Maddy Jarvis, as daughter Natalie, portrayed all the typical uncertainties of an adolescent, overlaid with the particular difficulties of dealing with an unstable home life. Jarvis, still a high school student, was a strong presence throughout, whether in duet with her smitten stoner boyfriend Henry, played by James Muller, on such gems as the witty “Perfect For You” or matched up with Rinaldi in the settling moment of “Maybe (Next to Normal).”

Seth Crockett rounded out the cast playing two doctors, one a laugh-inducing “Rock Star.” He excelled with the others in the ensemble number “Make Up Your Mind/Catch Me I’m Falling,” in which they brought their voices in and out of harmony to striking effect.

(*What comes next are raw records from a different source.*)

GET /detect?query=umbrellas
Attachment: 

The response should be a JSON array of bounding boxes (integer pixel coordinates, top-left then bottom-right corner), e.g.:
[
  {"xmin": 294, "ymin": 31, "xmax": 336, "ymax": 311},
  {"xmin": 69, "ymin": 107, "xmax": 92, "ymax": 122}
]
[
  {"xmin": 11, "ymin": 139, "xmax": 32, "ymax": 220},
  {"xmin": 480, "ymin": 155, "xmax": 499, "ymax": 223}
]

Director Sturdivant has the players kinetically populate the multilevel set designed by Karl Carrigan, offering varying locations for sometimes parallel actions by different individuals and groupings of performers. Bits of choreography by Mariel Roy help propel story exposition and mood. The lighting by Daniel Brodhead delineates and accentuates in all the right places, while the amplified sound by Todd Hutchisen brings the vocals out front. The costumes by Barbara Kelly are mostly suburban casual, and instrumental support by an ensemble directed by Denise Calkins sets the tone from the rear of the stage.

“Next to Normal” has been recognized internationally as a great musical for addressing important issues regarding mental health, its treatments and consequences in a highly creative and unflinching way. But it takes a strong production such as that now underway in Biddeford to fully reveal its power and touching beauty.

Steve Feeney is a freelance writer who lives in Portland.